Material baru di lokasi proyek penataan kawasan kumuh Serua Tangsel yang sudah dinyatakan selesai (IDN Times/Muhamad Iqbal)
Koordinator Ikatan Alumni Sekolah Anti Korupsi (IKA Sakti) Tangerang, Doni Nuryana, menilai banyaknya ketidaksesuaian di lapangan menunjukkan indikasi kuat penyimpangan penggunaan anggaran.
“Proyek ini menyimpan 'bau' korupsi dan perlu segera diaudit. Ketidaksesuaian antara DED dan hasil pekerjaan adalah pelanggaran serius terhadap prinsip transparansi dan akuntabilitas,” ujar Doni.
Ia juga menyoroti lemahnya pengawasan pemerintah daerah terhadap proyek dengan nilai miliaran rupiah tersebut.
“Kalau proyek yang dekat pusat pemerintahan saja seperti ini, bagaimana dengan proyek yang jauh dari pantauan? Ini pertanyaan besar soal integritas dan pengawasan,” tegasnya.
Doni mendesak aparat penegak hukum untuk segera melakukan audit fisik dan keuangan terhadap proyek tersebut. “Kalau benar ada pekerjaan yang tidak sesuai DED atau bahkan fiktif, ini bukan lagi masalah administrasi, tapi indikasi korupsi yang harus diusut tuntas,” tambahnya.
Sementara itu, Kabid Permukiman Disperkimta Tangsel, Anung Indra Kumara, berpendapat bahwa perubahan item pekerjaan bisa dilakukan selama sesuai ketentuan.
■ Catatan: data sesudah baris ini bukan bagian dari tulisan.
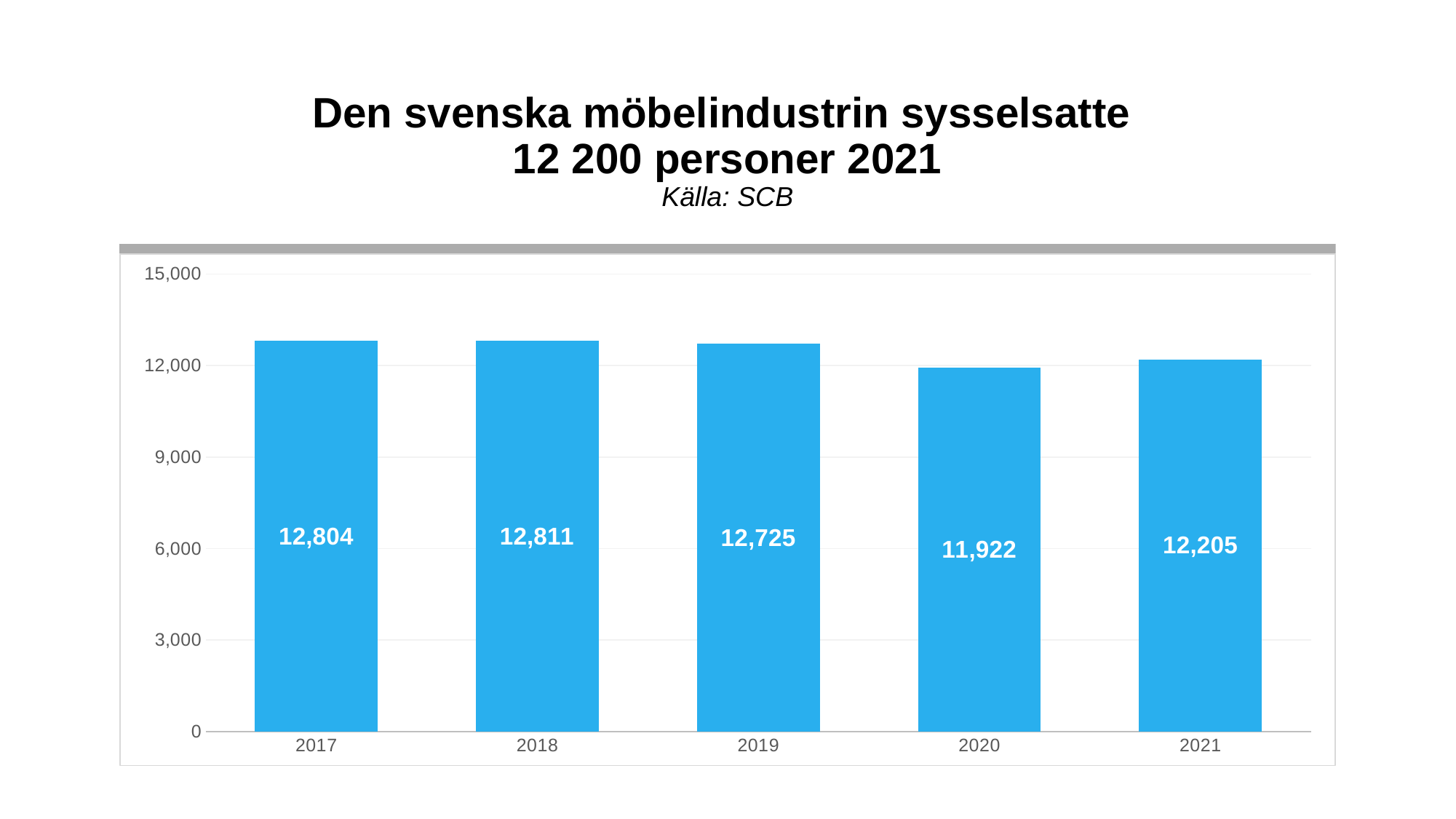
What is the value for 2021? 12,205 Which is larger, the value for 2019 or the value for 2021? 2019 What source is cited below the chart title? SCB How many years are shown on the x axis? 5 What is the value for 2017? 12,804 Which year has the lowest value? 2020 Do the values rise or fall from 2019 to 2020? fall Is the value for 2020 greater or less than 12,000? less What is the value for 2020? 11,922 What is the difference between the values for 2021 and 2020? 283 What kind of chart is shown on the slide? bar chart What is the difference between the values for 2019 and 2020? 803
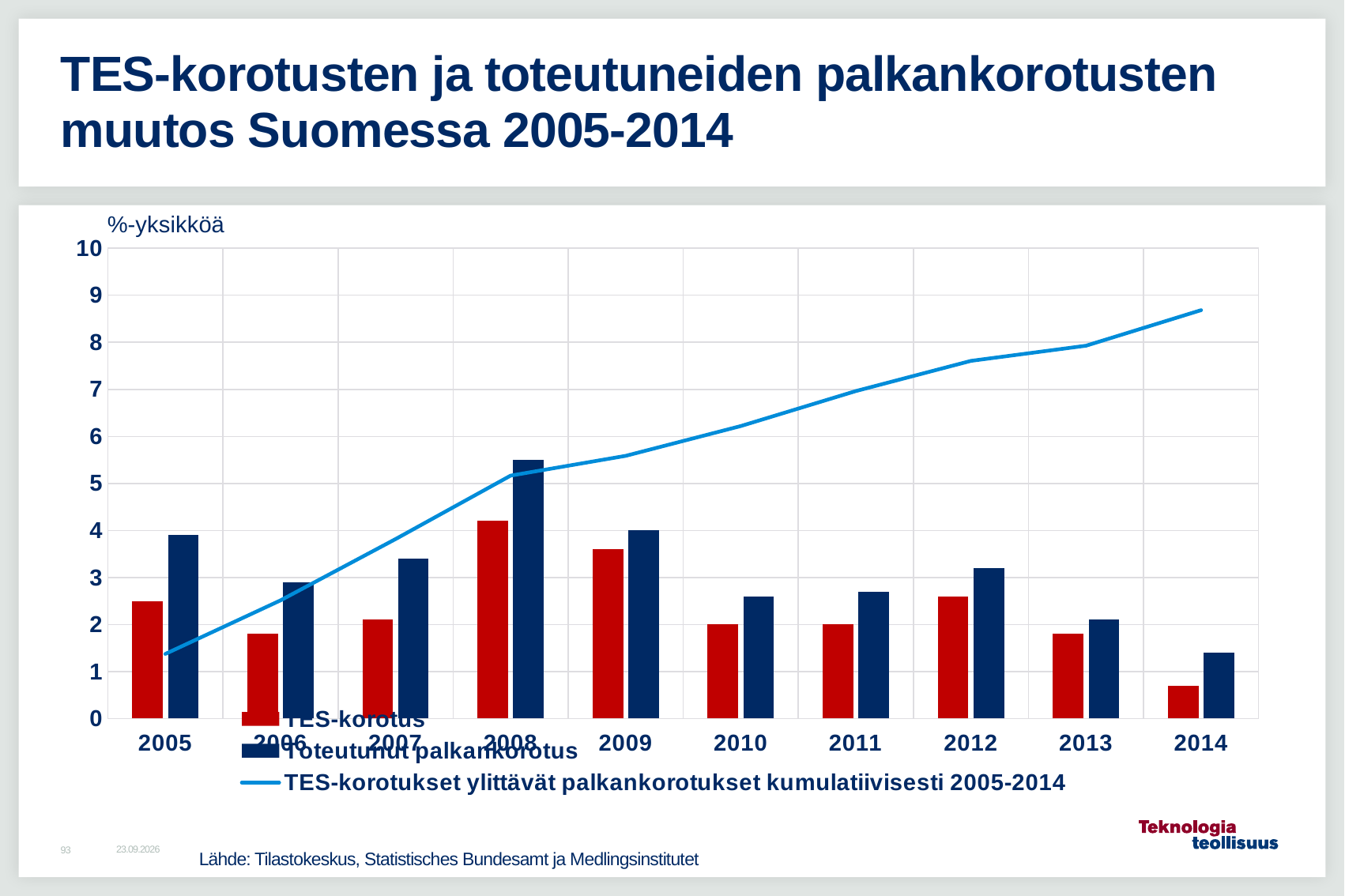
In which year is the Toteutunut palkankorotus bar the highest? 2008 Is the value of the cumulative line (TES-korotukset ylittävät palkankorotukset kumulatiivisesti 2005-2014) in 2014 greater or less than 8? greater In 2005, which is larger: TES-korotus or Toteutunut palkankorotus? Toteutunut palkankorotus How many series does the legend list? 3 In which year is the TES-korotus bar the highest? 2008 Does the cumulative line (TES-korotukset ylittävät palkankorotukset kumulatiivisesti 2005-2014) rise or fall from 2005 to 2014? It rises Is the Toteutunut palkankorotus value for 2008 greater or less than 5? greater In which year is the TES-korotus bar the lowest? 2014 Is the TES-korotus value for 2014 greater or less than 1? less In which year is the Toteutunut palkankorotus bar the lowest? 2014 What kind of chart is shown on the slide? A bar chart combined with a line How many years are shown on the x axis? 10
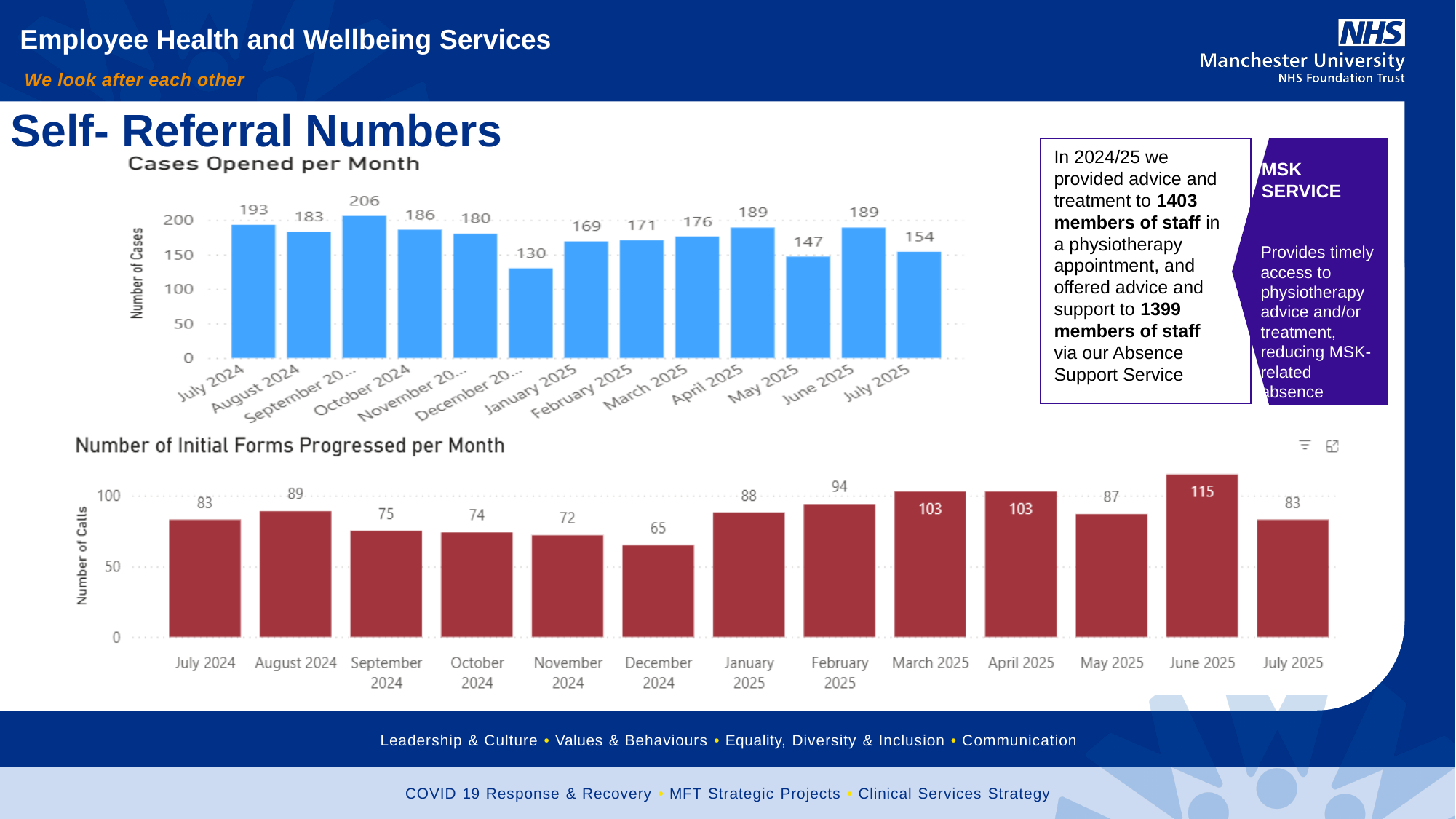
What type of chart is the 'Number of Initial Forms Progressed per Month' chart? Bar chart In the 'Number of Initial Forms Progressed per Month' chart, which is larger, the value for August 2024 or the value for May 2025? August 2024 In the 'Cases Opened per Month' chart, is the value for May 2025 greater or less than 150? less In the 'Number of Initial Forms Progressed per Month' chart, which month has the lowest value? December 2024 In the 'Cases Opened per Month' chart, what is the value for October 2024? 186 In the 'Cases Opened per Month' chart, which month has the highest number of cases? September 2024 In the 'Number of Initial Forms Progressed per Month' chart, what is the value for February 2025? 94 In the 'Cases Opened per Month' chart, what is the difference between the values for July 2024 and July 2025? 39 In the 'Number of Initial Forms Progressed per Month' chart, which month has the highest value? June 2025 In the 'Cases Opened per Month' chart, how many months are plotted? 13 In the 'Number of Initial Forms Progressed per Month' chart, what is the difference between the values for June 2025 and July 2025? 32 In the 'Cases Opened per Month' chart, which month has the lowest number of cases? December 2024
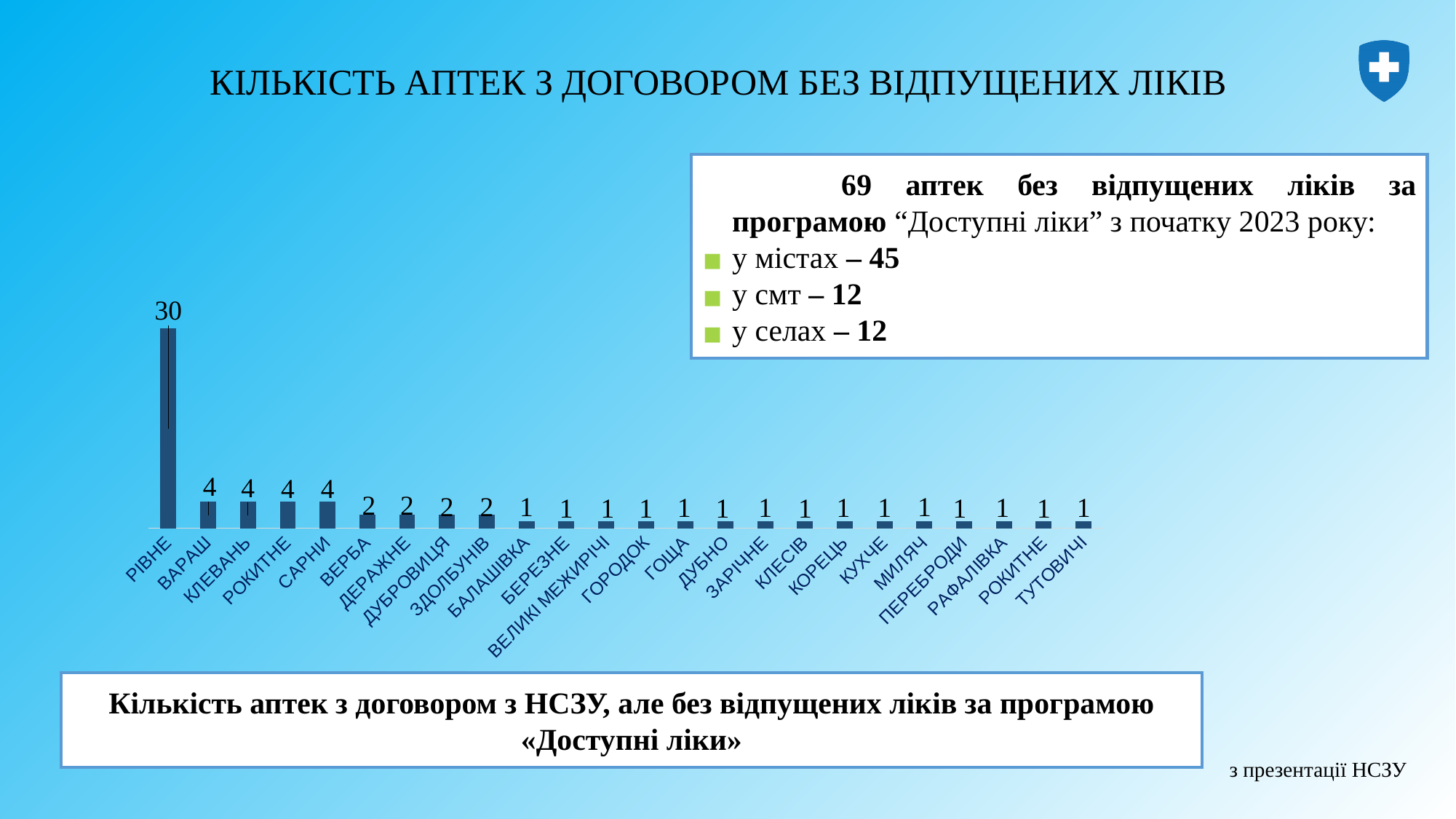
Is the value for РІВНЕ greater or less than 20? greater Which is larger, the value for ЗДОЛБУНІВ or the value for КОРЕЦЬ? ЗДОЛБУНІВ How many categories are shown on the x axis of the chart? 24 What is the difference between the values for РІВНЕ and КЛЕВАНЬ? 26 What is the value for САРНИ? 4 What type of chart is shown on the slide? bar chart What is the value for ВАРАШ? 4 Which category has the highest value in the chart? РІВНЕ What is the value for РІВНЕ? 30 What is the value for ДУБРОВИЦЯ? 2 What is the difference between the values for ВАРАШ and ВЕРБА? 2 What is the value for ГОЩА? 1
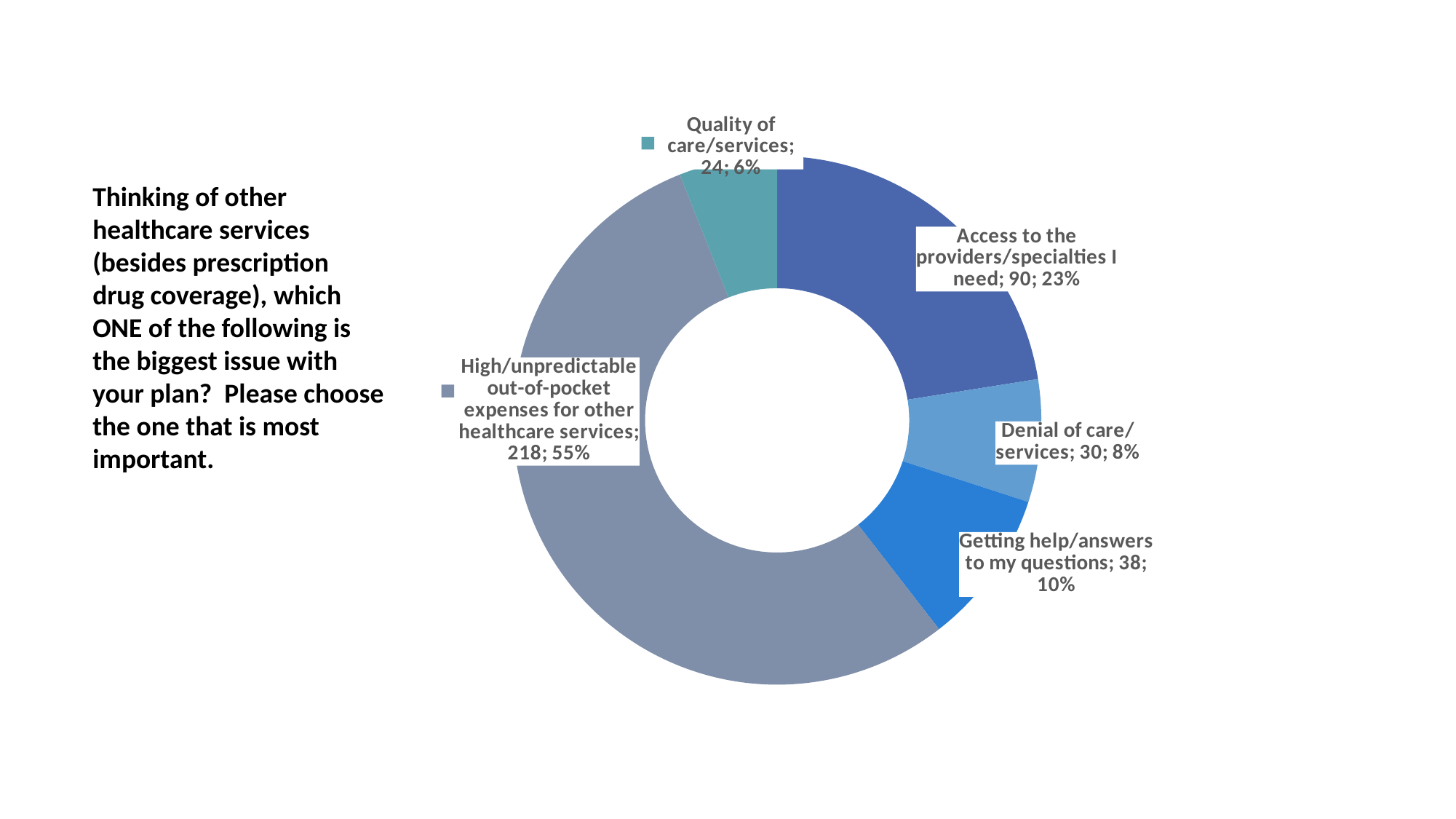
How many categories does the chart show? 5 What kind of chart is shown on the slide? Doughnut (pie) chart What is the count for 'Denial of care/services'? 30 Which has a larger count: 'Getting help/answers to my questions' or 'Quality of care/services'? Getting help/answers to my questions What percentage share does 'Getting help/answers to my questions' have? 10% What is the count for 'High/unpredictable out-of-pocket expenses for other healthcare services'? 218 What is the count for 'Quality of care/services'? 24 What percentage share does 'Access to the providers/specialties I need' have? 23% Which category has the largest share? High/unpredictable out-of-pocket expenses for other healthcare services Which category has the smallest share? Quality of care/services What is the difference in count between 'Access to the providers/specialties I need' and 'Denial of care/services'? 60 What is the total count across all categories? 400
“Dari sisi teknis, DED itu sebenarnya jadi pedoman kerja. Tapi dalam pelaksanaan bisa saja ada adendum, baik penambahan atau pengurangan item pekerjaan. Asal tidak lebih dari batas tertentu, itu masih diperbolehkan,” ujarnya.
Namun, Anung tidak menyebutkan batas maksimal perubahan yang diperbolehkan. Ia berdalih bahwa penyesuaian dilakukan karena kondisi lapangan yang tidak memungkinkan pelaksanaan sesuai rencana awal.
Sementara berdasarkan Peraturan Presiden (Perpres) Nomor 16 Tahun 2018 tentang Pengadaan Barang/Jasa Pemerintah sebagaimana diubah dengan Perpres Nomor 12 Tahun 2021, adendum kontrak hanya diperbolehkan untuk perubahan minor, maksimal 10 persen dari nilai kontrak awal.
Perubahan lebih dari batas itu harus dilakukan melalui kontrak baru, bukan adendum. Ketentuan ini tercantum dalam Pasal 54 ayat (6) Perpres 16/2018, yang menyebutkan bahwa penambahan nilai kontrak akibat perubahan pekerjaan tidak boleh melebihi 10 persen dari nilai awal kontrak.
Jika dilanggar, hal ini berpotensi menjadi temuan Badan Pemeriksa Keuangan (BPK) atau dasar penyelidikan aparat penegak hukum.
Mengutip Jurnal Politeknik Pekerjaan Umum Semarang, proses MC-0 atau Mutual Check Nol merupakan pemeriksaan bersama untuk menghitung kembali seluruh komponen volume pekerjaan agar sesuai dengan kondisi nyata di lapangan. Tujuannya, untuk menghindari kelebihan atau kekurangan volume pekerjaan dan memastikan perencanaan sesuai dengan pelaksanaan di lapangan.
Kepala UKPBJ Tangsel, Mochammad Hardi, menegaskan kembali bahwa pelaksanaan MC-0 dan pelibatan masyarakat adalah kunci agar proyek pemerintah berjalan transparan, akuntabel, dan sesuai kebutuhan warga.
“Kalau masyarakat tidak dilibatkan sejak awal, yang rugi bukan hanya pemerintah, tapi juga warga penerima manfaat,” kata Hardi.